Venancia ne sait pas quand les violences ont commencé.
“Il y a la guerre depuis que je suis né”, a déclaré ce jeune homme de 18 ans qui a grandi en République démocratique du Congo (RDC).
Malgré l'agitation qui l'entourait, elle était une élève enthousiaste qui aimait étudier et jouer au football avec ses amis. De l'avis général, Venancia était promise à un bel avenir.
C'est au cours d'une de ces parties de football entre amis qu'une balle est sortie de nulle part, sans même la viser, et a atteint Venancia à la jambe. Au son de la fusillade, tout le monde s'est dispersé pour se mettre à l'abri, mais Venancia était incapable de bouger.
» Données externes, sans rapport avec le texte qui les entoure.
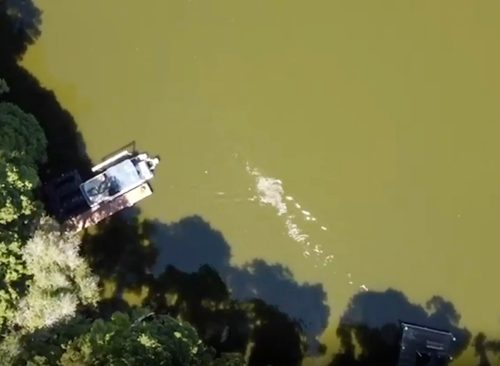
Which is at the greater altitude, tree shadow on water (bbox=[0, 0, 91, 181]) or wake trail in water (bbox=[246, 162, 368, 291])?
tree shadow on water (bbox=[0, 0, 91, 181])

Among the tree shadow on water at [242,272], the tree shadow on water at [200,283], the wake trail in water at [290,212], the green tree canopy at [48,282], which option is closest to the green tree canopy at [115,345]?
the green tree canopy at [48,282]

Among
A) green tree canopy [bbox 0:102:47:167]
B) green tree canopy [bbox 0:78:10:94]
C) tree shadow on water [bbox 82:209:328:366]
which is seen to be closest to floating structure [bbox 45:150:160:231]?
tree shadow on water [bbox 82:209:328:366]

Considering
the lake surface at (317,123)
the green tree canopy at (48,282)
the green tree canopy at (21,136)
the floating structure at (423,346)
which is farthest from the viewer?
the lake surface at (317,123)

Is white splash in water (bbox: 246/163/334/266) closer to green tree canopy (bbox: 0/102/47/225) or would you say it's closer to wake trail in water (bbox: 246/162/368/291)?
wake trail in water (bbox: 246/162/368/291)

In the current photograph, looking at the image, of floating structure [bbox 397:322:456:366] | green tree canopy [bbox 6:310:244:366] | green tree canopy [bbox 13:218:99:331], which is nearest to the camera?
green tree canopy [bbox 6:310:244:366]

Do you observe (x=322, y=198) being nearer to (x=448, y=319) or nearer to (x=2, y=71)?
(x=448, y=319)

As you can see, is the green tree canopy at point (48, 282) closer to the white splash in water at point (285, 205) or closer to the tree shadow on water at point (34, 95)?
the tree shadow on water at point (34, 95)

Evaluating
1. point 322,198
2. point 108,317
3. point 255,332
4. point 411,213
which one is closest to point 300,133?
point 322,198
Pendant plus de sept heures, elle est restée là où elle était tombée, effondrée au milieu du terrain de football, se tenant la jambe brisée et souffrant le martyre.
Lorsqu'un membre de la famille a trouvé Venancia et l'a emmenée d'urgence à l'hôpital, les médecins n'ont rien pu faire pour sauver sa jambe et ont été contraints de l'amputer.
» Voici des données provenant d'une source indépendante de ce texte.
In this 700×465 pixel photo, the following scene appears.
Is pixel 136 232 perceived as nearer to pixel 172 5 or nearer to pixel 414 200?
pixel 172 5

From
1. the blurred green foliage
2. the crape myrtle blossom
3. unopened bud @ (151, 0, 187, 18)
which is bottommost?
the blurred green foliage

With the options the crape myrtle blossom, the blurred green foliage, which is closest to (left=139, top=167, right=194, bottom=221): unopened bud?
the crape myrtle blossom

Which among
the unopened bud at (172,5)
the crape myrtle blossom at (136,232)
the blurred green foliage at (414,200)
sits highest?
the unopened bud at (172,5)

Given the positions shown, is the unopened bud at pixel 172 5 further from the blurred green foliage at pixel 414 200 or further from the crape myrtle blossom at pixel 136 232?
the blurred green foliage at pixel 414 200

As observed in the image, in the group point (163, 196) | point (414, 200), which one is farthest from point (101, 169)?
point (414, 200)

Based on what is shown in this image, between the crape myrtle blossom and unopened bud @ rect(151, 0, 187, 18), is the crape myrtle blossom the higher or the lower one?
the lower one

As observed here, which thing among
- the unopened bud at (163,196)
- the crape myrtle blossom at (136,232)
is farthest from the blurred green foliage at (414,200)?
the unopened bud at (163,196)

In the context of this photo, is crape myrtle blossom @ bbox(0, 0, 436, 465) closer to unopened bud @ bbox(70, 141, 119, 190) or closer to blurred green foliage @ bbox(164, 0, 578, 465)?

Née dans des circonstances indépendantes de sa volonté, Venancia avait trouvé un havre de paix à l'école, un monde magnifique où le chaos extérieur ne pouvait l'atteindre.
La convalescence de l'accident l'a éloignée de ce havre de paix pendant deux ans, et elle était loin derrière ses anciens camarades de classe lorsqu'elle a pu se réinscrire à l'école.
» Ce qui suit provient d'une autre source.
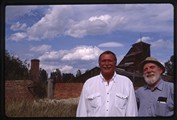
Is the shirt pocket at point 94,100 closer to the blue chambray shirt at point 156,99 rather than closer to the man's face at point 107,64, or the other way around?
the man's face at point 107,64

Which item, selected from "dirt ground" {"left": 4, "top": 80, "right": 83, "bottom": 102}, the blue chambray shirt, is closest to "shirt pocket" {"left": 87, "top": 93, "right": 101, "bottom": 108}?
"dirt ground" {"left": 4, "top": 80, "right": 83, "bottom": 102}

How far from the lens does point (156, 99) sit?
168 inches

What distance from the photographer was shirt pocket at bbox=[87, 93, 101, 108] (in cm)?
421

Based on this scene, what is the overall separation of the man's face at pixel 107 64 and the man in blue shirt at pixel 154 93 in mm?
316

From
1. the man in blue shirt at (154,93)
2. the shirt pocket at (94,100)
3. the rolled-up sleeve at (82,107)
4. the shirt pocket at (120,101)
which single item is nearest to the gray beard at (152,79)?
the man in blue shirt at (154,93)

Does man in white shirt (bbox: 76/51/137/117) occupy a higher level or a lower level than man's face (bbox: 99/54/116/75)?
lower

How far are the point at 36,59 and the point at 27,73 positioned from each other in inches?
7.4

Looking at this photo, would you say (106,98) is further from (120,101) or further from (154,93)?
(154,93)

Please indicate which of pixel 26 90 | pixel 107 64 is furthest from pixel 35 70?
pixel 107 64

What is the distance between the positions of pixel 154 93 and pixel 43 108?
1.27 m

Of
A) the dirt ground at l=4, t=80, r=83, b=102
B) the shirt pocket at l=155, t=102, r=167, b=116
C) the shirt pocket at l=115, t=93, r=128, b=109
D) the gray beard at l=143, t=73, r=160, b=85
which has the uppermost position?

“C'était un cauchemar”, se souvient Venancia. “Mais j'étais plus déterminée que jamais à terminer mes études. Je sais qu'en terminant l'école, ma vie sera meilleure. Je pourrai trouver un emploi et subvenir à mes besoins.”
Finalement, elle a perdu ses cinq frères et sœurs, l'un après l'autre, à cause de la violence.
“Ma mère a finalement décidé que si nous voulions vivre, nous devions partir. Nous avons quitté la RDC à pied et avons marché pendant plus d'une semaine”, raconte Venancia.
Pour Venancia, marcher signifiait se déplacer avec des béquilles.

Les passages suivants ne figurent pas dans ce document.